Answer these questions about the forum thread on nismoparts.safeshopper.com:
1. What front and rear prices does Courtesy Nissan list for the cross-drilled Nismo brake rotors?
2. What site does the June 15 post say the seller appears to be part of?
3. What item did Sykikchimp buy from the seller?

**** Selected excerpt

# "nismoparts.safeshopper.com" too cheap?



## Guest (Jun 14, 2002)

has anyone ordered anything from nismoparts.safeshopper.com? they have extremely good prices and that makes me nervous. they list cross-drilled Nismo brake rotors for $72/$57.60(front/rear). Courtesy Nissan, a very trusted vendor, lists them at $110/$90. that's almost $150 difference for a full set of 4.

if you take a look at the site, you'll see why i'm hesitant to order. they don't really say that their merchandise are from Nismo. they sort of say it in passing. that logo looks wrong too.

i need advice on whether to order from the trusted source or the cheaper source.


----------



## Guest (Jun 15, 2002)

it appears that they are a part of nissanparts.cc and i think i can trust them. i may actually opt for Brembo or KVR brakes instead. advice on the most cost effective way to tame a 400hp S13 would still be appreciated.


----------



## sentragtr20 (Jun 8, 2002)

Does anyone know where I can get a cheap apexi powerfc??


----------



## Sykikchimp (May 8, 2002)

Thier prices are legit.. they are actually a nissan dealership in washington state I think. they just take a touch longer than most places to get you your stuff.. I've purchased brake pads from them myself, and I know several other people that have too.. 

great prices.. little longer to get, and ok contact.


----------

********
**** Given data

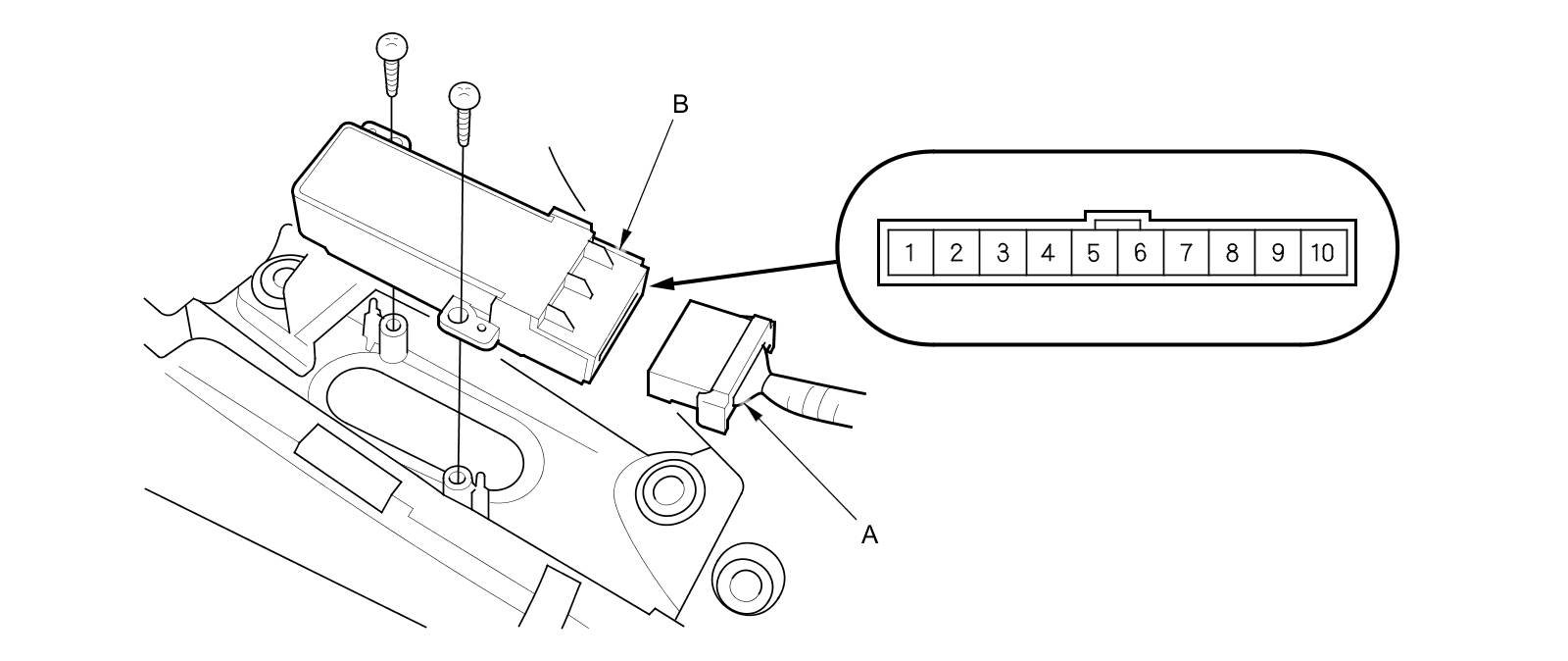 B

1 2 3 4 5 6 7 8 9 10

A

********
**** Given data

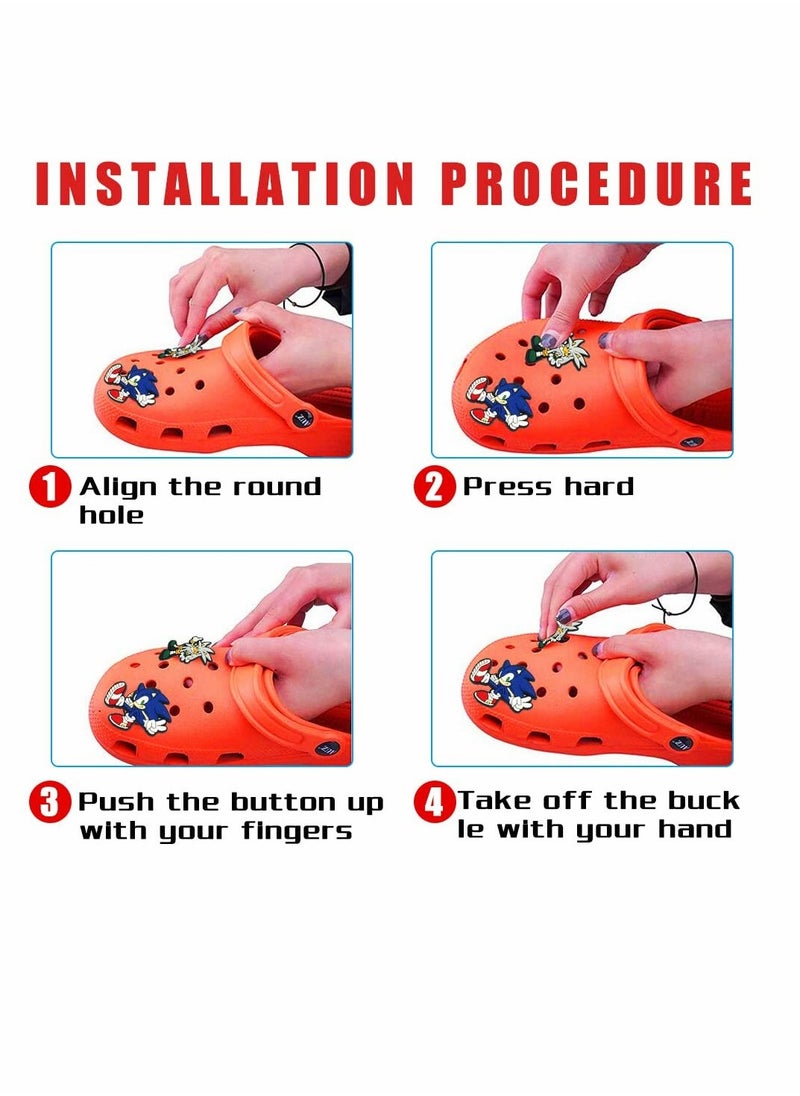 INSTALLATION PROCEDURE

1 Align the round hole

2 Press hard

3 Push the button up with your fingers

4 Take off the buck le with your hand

********

• _Your response_:
1. $110 front and $90 rear.
2. nissanparts.cc
3. Brake pads.